Task data:
#####

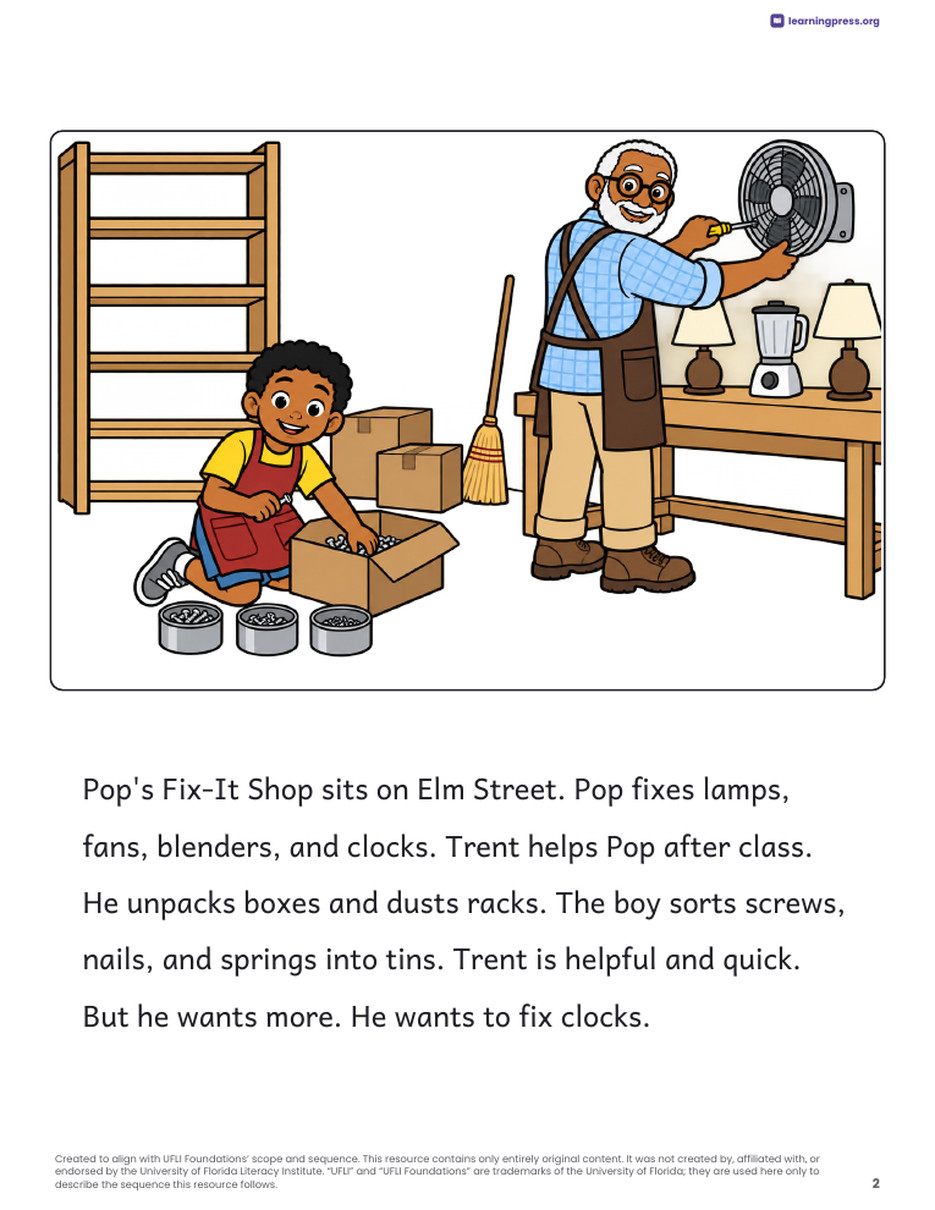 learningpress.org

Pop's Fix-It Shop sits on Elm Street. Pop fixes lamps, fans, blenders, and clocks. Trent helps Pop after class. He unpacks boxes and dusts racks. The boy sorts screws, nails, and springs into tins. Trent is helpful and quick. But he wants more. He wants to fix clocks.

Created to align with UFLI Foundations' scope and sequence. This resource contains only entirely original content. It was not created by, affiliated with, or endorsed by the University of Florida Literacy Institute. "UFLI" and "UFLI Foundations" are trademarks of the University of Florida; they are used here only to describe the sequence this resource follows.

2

#####

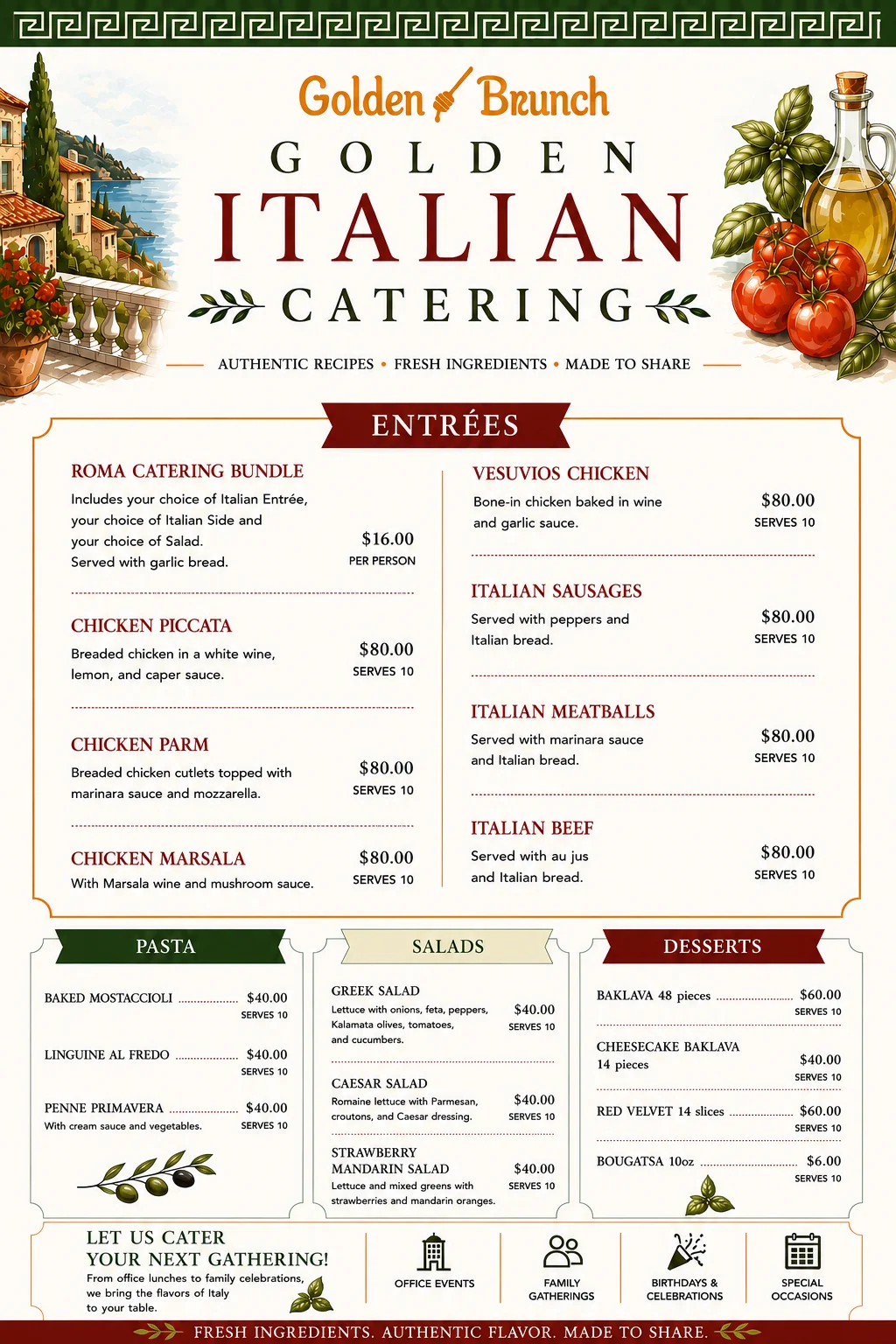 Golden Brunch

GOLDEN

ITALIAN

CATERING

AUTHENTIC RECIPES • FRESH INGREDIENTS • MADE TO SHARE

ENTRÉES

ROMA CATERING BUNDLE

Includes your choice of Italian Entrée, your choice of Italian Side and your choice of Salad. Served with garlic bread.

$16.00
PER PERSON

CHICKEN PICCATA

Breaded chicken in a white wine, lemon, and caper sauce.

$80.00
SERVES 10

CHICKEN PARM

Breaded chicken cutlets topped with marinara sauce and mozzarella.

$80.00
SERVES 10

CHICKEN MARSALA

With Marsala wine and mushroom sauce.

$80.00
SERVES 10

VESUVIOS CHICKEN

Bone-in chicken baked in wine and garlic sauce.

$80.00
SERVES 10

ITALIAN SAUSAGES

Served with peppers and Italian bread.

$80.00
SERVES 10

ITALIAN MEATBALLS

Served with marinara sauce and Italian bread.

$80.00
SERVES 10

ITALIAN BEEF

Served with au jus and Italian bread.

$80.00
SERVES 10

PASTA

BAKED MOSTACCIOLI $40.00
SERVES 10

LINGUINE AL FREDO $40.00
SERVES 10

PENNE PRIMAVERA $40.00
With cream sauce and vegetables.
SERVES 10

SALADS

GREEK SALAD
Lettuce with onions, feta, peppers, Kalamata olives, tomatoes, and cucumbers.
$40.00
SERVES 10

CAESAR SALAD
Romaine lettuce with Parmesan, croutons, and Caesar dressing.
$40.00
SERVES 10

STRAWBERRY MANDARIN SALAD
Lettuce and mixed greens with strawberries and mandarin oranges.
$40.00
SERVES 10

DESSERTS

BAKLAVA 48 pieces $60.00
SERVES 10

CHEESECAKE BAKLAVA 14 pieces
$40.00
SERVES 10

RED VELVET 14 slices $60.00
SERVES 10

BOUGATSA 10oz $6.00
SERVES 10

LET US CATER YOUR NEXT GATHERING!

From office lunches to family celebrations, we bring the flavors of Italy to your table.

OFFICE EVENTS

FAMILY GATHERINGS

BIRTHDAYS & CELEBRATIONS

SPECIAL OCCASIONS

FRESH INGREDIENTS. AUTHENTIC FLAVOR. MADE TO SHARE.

#####

Gather all lines from the records above in which "peppers" appears.

Reply to the exercise:
Served with peppers and Italian bread.
Lettuce with onions, feta, peppers, Kalamata olives, tomatoes, and cucumbers.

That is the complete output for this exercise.